■ **What you should do**
Every entry below must be repeated exactly; skip the pictures.

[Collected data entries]
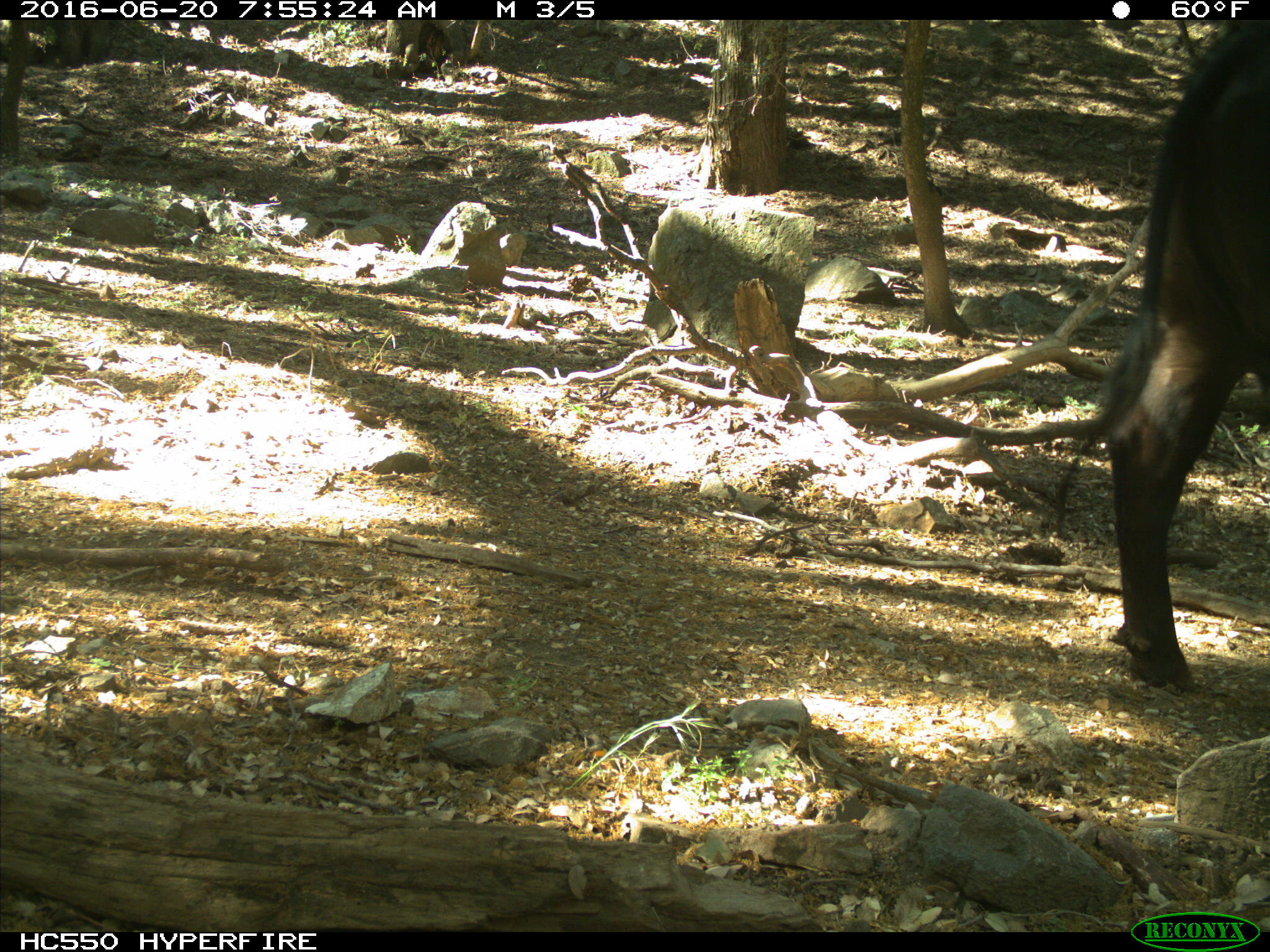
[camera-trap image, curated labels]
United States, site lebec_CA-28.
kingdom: Animalia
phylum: Chordata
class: Mammalia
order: Artiodactyla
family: Bovidae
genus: Bos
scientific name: Bos taurus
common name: domestic cow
Bos taurus (domestic cow).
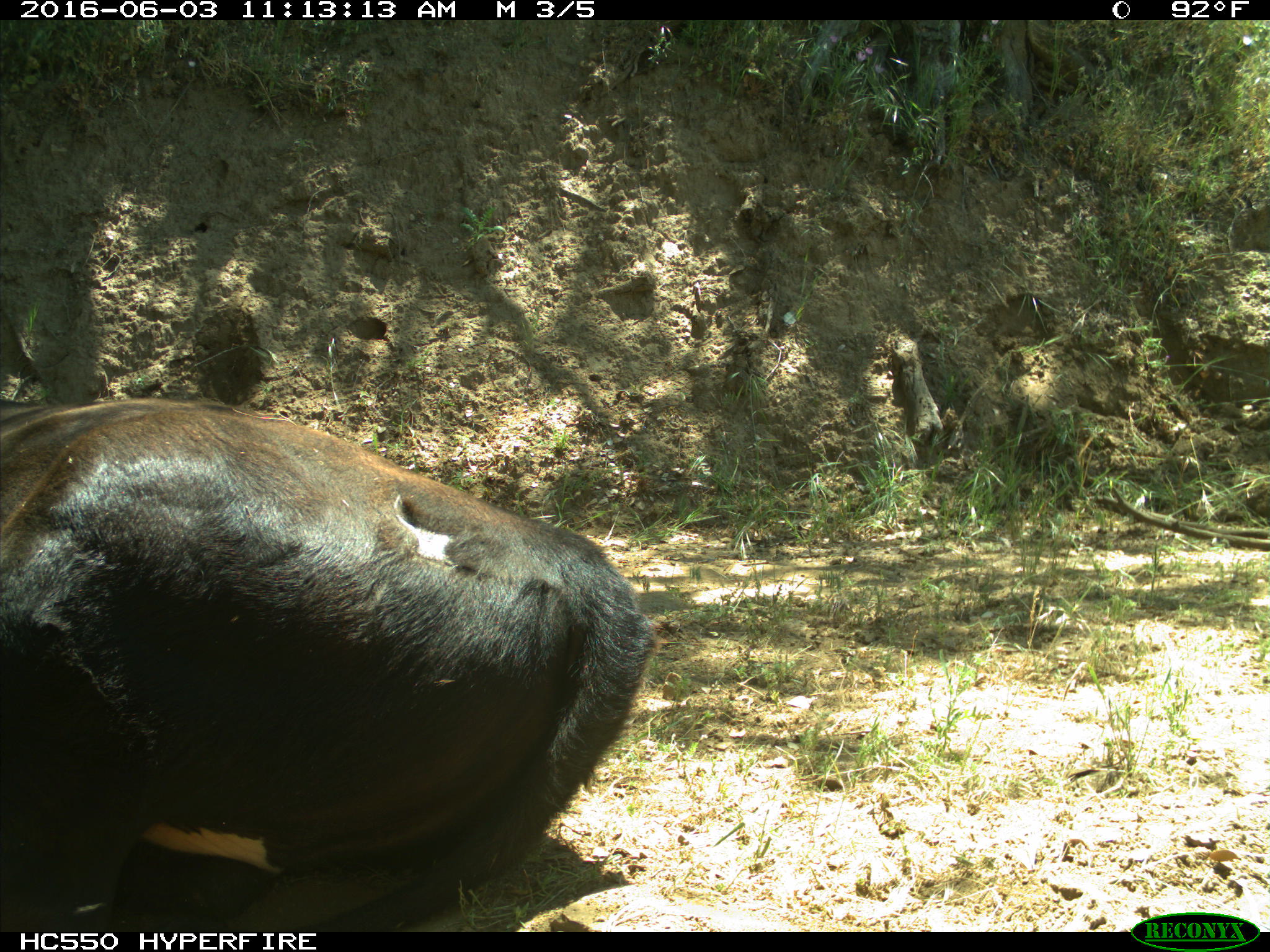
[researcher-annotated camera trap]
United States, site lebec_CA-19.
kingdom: Animalia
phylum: Chordata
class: Mammalia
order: Artiodactyla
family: Bovidae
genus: Bos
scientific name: Bos taurus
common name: domestic cow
Bos taurus (domestic cow).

■ **Answer for this exercise**
[camera-trap image, curated labels]
United States, site lebec_CA-28.
kingdom: Animalia
phylum: Chordata
class: Mammalia
order: Artiodactyla
family: Bovidae
genus: Bos
scientific name: Bos taurus
common name: domestic cow
Bos taurus (domestic cow).
[researcher-annotated camera trap]
United States, site lebec_CA-19.
kingdom: Animalia
phylum: Chordata
class: Mammalia
order: Artiodactyla
family: Bovidae
genus: Bos
scientific name: Bos taurus
common name: domestic cow
Bos taurus (domestic cow).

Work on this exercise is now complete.